Top of TEXT

From the December 2021 issue of Apollo. Preview and subscribe here.

In January 2021, a portrait of a young man by Sandro Botticelli sold at Sotheby’s New York for $92m, a new record for the artist’s work. The dashing sitter of this painting, which dates to the late 1470s or first half of the 1480s, is an embodiment of clear-eyed, well-dressed youth, cut from the same crushed velvet cloth as that poster boy of Botticelli’s Florence, Giuliano de’ Medici. His golden-brown hair hangs to his shoulders, framed in a window of serene blue sky . So far, so Botticellian. Yet in his hands, this handsome young man presents us with a small roundel, a gilded fragment. His long fingers grasp the panel, steadying its shining circular frame on his fictive ledge that separates his world from ours. This painting within the painting presents another head-and-shoulders portrait of sorts, painted some 140 years earlier by the Sienese artist Bartolomeo Bulgarini (fl. 1337–78). This balding saint, sporting a long, forked greying beard, extracts one hand from his grey-blue robes to give us a two-fingered gesture of silence – the 15th-century equivalent of a finger to the lips.

Portrait of a Young Man Holding a Roundel (late 1470s–mid 1480s), Sandro Botticelli. Private collection

Portrait of a Young Man Holding a Roundel (late 1470s–mid 1480s), Sandro Botticelli. Private collection Photo: courtesy Sotheby’s

The question of how these two paintings came together is a matter of some debate. Is the roundel original to Botticelli’s conception of this portrait? If so, it may well have held particular significance for the sitter or his family. Botticelli’s portrait of 1474 of a man holding a pastiglia medal of Cosimo de’ Medici is the only other surviving example in the artist’s oeuvre of a show and tell, proclaiming friendship, loyalty or devotion, with the subject holding up an object for our inspection. Any original inscription identifying Bulgarini’s saint has long been lost or removed. However, a fragmentary gabled panel of another balding bearded figure, which was offered and then withdrawn from sale at Sotheby’s in New York in 2014, may provide a clue. This panel, with its figure dressed in similar blue-grey robes and proffering the same two-fingered gesture, contains the cut-off traces of a red-lettered scroll, which would have once identified him as an Old Testament prophet. We might surmise that Bulgarini’s balding saint is the same silent figure.

Bottom of TEXT

DIRECTIONS —
Extend the article on Botticelli's Portrait of a Young Man Holding a Roundel, picking up right after its final sentence.

Top of SUPPLIED INFORMATION

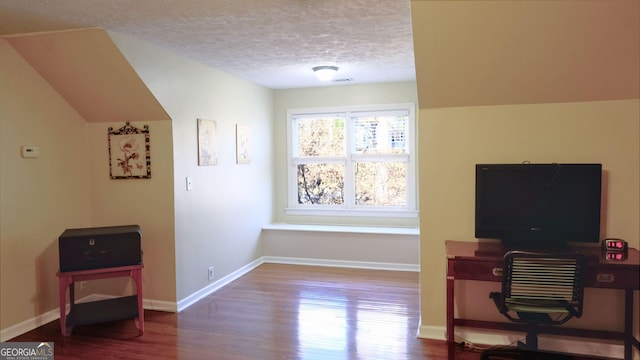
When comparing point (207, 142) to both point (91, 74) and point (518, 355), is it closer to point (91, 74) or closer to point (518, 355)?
point (91, 74)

Bottom of SUPPLIED INFORMATION

ANSWER SECTION —
The panel may have been cut into its roundel – a format associated with ancient coins or portrait medals inspired by antiquity – in preparation for its insertion into Botticelli’s painting. In the 1340s Bulgarini painted a polyptych for the Covoni family in Florence, possibly for the family chapel in Santa Croce. It is possible that the roundel may have belonged to the uppermost section of this work. The saint’s delicately tooled halo is similar to the punchwork decoration on a fragmentary panel of an angel, also thought to come from that polyptych, and his shoulders are framed by two vertical lines of small, circular incisions, suggesting that this roundel was once rectangular, or perhaps gabled in shape.

The technical evidence as to whether Botticelli’s portrait was designed to include this particular object, set in its perfectly sized incision, remains equivocal. The precisely incised lines that encircle the insertion’s painted frame and the lack of damage to the surrounding paintwork indicate that the young man has always held a foreign object. But opinions differ. For some, this painting is an ahistorical amalgamation of alien elements, created to appeal to the modern art market, with the roundel perhaps replacing a damaged pastiglia medal similar to that in Botticelli’s earlier portrait. But for others, including Alexander Nagel and Christopher Wood, this collage is a Botticellian invention that marries the tastes for icons and antiques in later 15th-century Florence. This meeting of gold-ground panel and gilded youth is a juxtaposition that would not have seemed out of place to Botticelli and his contemporaries.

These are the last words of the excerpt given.